◆ Task details: Extract every line in the rows below that contains the word "distance".

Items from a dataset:
%%
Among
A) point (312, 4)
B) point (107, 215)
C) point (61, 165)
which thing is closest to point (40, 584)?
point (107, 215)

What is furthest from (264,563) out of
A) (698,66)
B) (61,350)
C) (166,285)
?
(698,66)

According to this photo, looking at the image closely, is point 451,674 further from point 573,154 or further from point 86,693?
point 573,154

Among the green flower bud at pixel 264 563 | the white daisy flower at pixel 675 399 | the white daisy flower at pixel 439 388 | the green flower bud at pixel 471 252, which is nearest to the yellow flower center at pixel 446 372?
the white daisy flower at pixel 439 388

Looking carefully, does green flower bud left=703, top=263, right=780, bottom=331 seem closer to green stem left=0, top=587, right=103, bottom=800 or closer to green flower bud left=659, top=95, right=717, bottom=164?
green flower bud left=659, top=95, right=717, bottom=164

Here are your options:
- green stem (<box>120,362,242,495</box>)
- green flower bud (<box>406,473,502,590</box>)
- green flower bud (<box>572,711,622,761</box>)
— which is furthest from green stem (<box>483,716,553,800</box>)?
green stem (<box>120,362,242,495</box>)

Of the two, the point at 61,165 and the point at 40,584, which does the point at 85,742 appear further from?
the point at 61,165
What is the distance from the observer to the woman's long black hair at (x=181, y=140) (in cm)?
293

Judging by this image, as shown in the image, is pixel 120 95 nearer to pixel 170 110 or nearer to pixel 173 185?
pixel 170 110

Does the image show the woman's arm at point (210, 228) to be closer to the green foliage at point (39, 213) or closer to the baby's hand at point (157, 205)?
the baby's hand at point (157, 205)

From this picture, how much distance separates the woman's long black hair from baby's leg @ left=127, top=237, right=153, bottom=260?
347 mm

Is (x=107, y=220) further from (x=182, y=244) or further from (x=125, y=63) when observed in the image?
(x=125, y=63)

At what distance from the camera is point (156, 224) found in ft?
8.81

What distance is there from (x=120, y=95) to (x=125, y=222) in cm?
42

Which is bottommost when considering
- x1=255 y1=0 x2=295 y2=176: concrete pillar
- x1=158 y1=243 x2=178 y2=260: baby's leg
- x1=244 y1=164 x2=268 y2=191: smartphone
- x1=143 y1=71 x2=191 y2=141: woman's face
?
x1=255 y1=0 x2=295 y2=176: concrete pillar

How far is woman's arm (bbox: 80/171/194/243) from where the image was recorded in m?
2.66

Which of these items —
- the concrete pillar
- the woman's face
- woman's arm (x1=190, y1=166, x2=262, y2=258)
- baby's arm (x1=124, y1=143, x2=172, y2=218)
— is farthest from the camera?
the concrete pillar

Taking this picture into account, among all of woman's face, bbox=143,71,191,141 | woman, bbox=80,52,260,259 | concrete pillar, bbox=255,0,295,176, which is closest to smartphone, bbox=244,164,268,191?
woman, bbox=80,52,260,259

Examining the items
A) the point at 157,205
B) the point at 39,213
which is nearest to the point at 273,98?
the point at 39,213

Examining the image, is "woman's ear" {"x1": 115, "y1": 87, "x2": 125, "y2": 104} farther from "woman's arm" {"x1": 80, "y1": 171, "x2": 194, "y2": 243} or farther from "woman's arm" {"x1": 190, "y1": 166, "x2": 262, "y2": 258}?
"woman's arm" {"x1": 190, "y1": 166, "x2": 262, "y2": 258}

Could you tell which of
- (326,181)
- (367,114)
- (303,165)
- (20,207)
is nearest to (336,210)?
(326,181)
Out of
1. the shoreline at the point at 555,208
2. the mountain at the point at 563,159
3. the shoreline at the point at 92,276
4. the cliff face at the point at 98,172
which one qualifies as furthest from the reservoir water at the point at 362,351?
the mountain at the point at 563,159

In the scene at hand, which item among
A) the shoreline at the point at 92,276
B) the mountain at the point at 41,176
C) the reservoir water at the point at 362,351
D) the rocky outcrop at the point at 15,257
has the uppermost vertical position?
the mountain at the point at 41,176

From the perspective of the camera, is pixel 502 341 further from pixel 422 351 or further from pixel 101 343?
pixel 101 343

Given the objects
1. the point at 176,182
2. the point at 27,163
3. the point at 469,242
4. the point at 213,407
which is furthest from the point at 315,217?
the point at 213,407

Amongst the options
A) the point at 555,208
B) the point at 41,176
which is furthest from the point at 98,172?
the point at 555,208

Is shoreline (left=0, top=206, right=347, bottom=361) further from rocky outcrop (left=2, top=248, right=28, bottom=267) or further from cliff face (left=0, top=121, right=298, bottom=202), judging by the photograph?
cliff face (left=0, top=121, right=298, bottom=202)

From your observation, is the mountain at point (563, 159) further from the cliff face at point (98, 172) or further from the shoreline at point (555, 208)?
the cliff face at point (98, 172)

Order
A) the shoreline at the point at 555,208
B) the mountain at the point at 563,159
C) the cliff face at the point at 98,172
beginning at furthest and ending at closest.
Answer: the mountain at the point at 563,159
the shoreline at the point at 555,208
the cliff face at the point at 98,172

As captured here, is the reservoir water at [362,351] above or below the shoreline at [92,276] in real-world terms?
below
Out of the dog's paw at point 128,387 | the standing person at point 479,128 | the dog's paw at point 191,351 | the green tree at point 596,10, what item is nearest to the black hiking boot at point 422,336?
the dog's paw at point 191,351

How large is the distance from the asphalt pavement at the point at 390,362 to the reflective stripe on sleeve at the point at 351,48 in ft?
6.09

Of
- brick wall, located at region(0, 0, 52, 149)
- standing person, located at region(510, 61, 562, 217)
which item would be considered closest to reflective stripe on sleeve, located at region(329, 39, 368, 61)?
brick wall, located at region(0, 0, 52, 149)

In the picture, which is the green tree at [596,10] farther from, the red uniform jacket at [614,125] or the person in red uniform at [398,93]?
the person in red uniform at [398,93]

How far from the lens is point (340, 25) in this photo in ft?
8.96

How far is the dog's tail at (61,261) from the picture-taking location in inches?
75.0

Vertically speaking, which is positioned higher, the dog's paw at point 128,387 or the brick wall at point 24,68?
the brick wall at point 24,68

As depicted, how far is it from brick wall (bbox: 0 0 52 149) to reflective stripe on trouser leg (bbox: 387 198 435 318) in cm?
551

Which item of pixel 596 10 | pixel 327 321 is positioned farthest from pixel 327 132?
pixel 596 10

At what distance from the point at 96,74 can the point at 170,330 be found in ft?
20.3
%%
◆ Exercise solution:
What is the distance from the observer to the woman's long black hair at (x=181, y=140) (in cm)?
From this picture, how much distance separates the woman's long black hair from baby's leg @ left=127, top=237, right=153, bottom=260?
At what distance from the camera is point (156, 224) found in ft?
What distance is there from (x=120, y=95) to (x=125, y=222) in cm?
How large is the distance from the asphalt pavement at the point at 390,362 to the reflective stripe on sleeve at the point at 351,48 in ft?
At what distance from the point at 96,74 can the point at 170,330 be found in ft?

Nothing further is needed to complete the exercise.